Lung cancer is the leading cause of cancer death in men and women worldwide. The lack of specific and sensitive tools for early diagnosis as well as still-inadequate targeted therapies contribute to poor outcomes. MicroRNAs are small non-coding RNAs, which regulate gene expression post-transcriptionally by translational repression or degradation of target mRNAs. A growing body of evidence suggests various roles of microRNAs including development and progression of lung cancer. In lung cancer, several studies have showed that certain microRNA profiles classified lung cancer subtypes, and that specific microRNA expression signatures distinguished between better-prognosis and worse-prognosis lung cancers. Furthermore, microRNAs circulate in body fluids, and therefore may serve as promising biomarkers for early diagnosis of lung cancer as well as for predicting prognosis of patients. In the present review, we briefly summarize microRNAs in the development and progression of lung cancer, focusing on possible applications of microRNAs as novel biomarkers and tools for treatment.
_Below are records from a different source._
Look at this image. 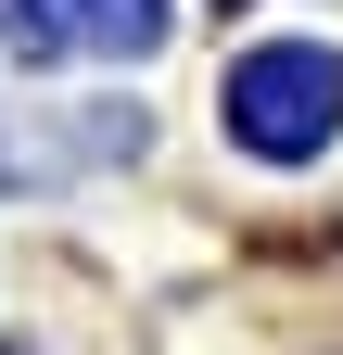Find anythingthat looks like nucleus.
Masks as SVG:
<instances>
[{
  "mask_svg": "<svg viewBox=\"0 0 343 355\" xmlns=\"http://www.w3.org/2000/svg\"><path fill=\"white\" fill-rule=\"evenodd\" d=\"M217 102H229V140H242V153L306 165V153H331V127H343V51H318V38H267V51L229 64Z\"/></svg>",
  "mask_w": 343,
  "mask_h": 355,
  "instance_id": "1",
  "label": "nucleus"
},
{
  "mask_svg": "<svg viewBox=\"0 0 343 355\" xmlns=\"http://www.w3.org/2000/svg\"><path fill=\"white\" fill-rule=\"evenodd\" d=\"M13 38L26 51H153L165 0H13Z\"/></svg>",
  "mask_w": 343,
  "mask_h": 355,
  "instance_id": "2",
  "label": "nucleus"
}]
</instances>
Keywords: adenocarcinoma; carcinoma; driver mutation; histology; miRNA; molecular pathology; morphology; mutation; oncology; plasma; serum; sputum.

Figure 1

MicroRNA biogenesis. MicroRNAs are initially transcribed by RNA polymerase II as primary-microRNAs with hairpin structures. DROSHA/DGCR8 enzyme complex then cleaves primary-microRNAs into precursor-microRNAs, which are transported to cytoplasm by Exportin 5, and cleaved by DICER to form microRNA duplexes. One strand is selected to function as a mature microRNA and loaded into the RNA-induced silencing complex (RISC), whereas the partner microRNA* is preferentially degraded. The mature microRNA with RISC binds to 3′UTR of target mRNA resulting in translational repression or degradation.